Vân Uoc is a year 11 first generation Australian girl of Vietnamese parents. As a scholarship recipient, her presence at Crowthorne Grammar, an exclusive school in Melbourne, comes with pressure. Pressure to succeed. Her parents, have high expectations also. The expectation that she will rise to the top, train as a doctor, and become everything that they are not. It is a shame then, that Vân Uoc wants to be an artist, a secret that she dreads having to share with them knowing it will destroy them. Until that time Vân Uoc is the obedient daughter, studious and hard-working, she keeps her head down and gets on with the job at hand. However, after a chance experience in a writing workshop, a wish falls in her lap and in the moment she casts aside her lack of belief in all things magical, and wishes that the object of her secret desire, Billy Gardiner (jock, part-time comedian and heart throb) will fall in love with her. It’s a safe bet, she assumes, since he doesn’t even know she exists. Until, like magic, he starts to pay attention.

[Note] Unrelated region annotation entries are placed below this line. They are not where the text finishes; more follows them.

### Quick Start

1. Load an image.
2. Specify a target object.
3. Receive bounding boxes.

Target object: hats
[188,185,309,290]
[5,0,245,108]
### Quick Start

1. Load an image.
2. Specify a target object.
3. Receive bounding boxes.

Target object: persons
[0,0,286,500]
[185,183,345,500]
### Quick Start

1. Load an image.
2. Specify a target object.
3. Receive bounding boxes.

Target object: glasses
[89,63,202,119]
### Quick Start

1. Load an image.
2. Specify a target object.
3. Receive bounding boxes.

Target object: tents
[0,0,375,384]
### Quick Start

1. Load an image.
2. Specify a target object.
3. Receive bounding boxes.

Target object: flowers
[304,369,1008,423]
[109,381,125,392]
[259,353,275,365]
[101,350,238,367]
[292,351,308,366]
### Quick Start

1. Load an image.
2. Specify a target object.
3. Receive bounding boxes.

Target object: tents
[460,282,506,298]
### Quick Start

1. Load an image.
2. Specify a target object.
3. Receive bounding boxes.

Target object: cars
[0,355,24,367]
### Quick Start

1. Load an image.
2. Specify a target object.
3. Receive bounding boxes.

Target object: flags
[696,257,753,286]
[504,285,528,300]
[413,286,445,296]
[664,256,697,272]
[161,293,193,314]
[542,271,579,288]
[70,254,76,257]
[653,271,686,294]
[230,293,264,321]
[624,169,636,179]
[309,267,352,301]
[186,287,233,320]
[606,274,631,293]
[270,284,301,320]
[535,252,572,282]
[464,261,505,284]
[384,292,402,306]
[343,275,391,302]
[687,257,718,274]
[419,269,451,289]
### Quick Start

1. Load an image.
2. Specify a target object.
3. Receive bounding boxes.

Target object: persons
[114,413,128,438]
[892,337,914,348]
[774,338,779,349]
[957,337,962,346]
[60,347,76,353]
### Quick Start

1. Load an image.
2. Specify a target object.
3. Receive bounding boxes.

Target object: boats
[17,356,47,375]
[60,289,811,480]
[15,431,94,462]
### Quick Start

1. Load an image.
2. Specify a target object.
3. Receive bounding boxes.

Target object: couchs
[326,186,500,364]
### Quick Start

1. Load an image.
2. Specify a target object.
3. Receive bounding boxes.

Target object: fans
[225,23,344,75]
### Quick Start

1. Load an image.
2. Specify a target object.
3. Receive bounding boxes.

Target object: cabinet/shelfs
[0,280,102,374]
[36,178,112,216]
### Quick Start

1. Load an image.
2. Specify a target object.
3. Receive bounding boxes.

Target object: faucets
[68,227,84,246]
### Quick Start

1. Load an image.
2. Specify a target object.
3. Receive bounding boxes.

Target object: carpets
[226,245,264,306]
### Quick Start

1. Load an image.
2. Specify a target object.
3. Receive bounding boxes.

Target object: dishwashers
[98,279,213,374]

I read Wood’s novel Wildlife last year. I’ll admit that I found it a satisfactory read, albeit annoying. I’m not generally a fan of the whole poor rich kid scenario. It doesn’t speak to me. To be fair it’s probably my working class roots, and my own negative experience as the disadvantaged kid at the snooty school, clouding my judgement. Anyway, Cloudwish, is a spin off from this book. It is set in the same school with the same cast of characters. It is probably just as well then, that I didn’t know this before I read it, because I probably would have given it a miss. This would have been a huge shame because I loved this book for the very reason why I didn’t like Wildlife. You see Vân Uoc gives voice to the kid in school who, for economic reasons doesn’t fit in socially. Vân Uoc became my hero and not just because she got to the heart of what it is really like being the poor kid on school casual days.
There is so much to love about this book. Wood’s exploration of the migrant, in particular, refugee experience was illuminating. I appreciated the lengths she went to in breaking open the experience of being an ethnic minority, specifically Asian, in a culture where most norm references are distinctly white. The only thing I found a little disconcerting was that Wood chose for her protagonist to be Vietnamese. I understand that Vân Uoc qualifies her experiences by explaining that her parents were “old” when they had her, but I couldn’t help feeling that this story arrived 20-30 years too late. Surely this experience could have been more accurately recalled from the perspective of a Sudanese or Syrian girl?
This aside, I loved this story. I loved the way Wood meshed the impossible (the wish) with the real. It gave this story a quirky, unexpected feel, that kept surprising me to the very end. Cloudwish is an inspiring and enjoyable read with impressive originality. I recommend it strongly for students from the upper middle years onwards.
Cloudwish is released 1st September 2015.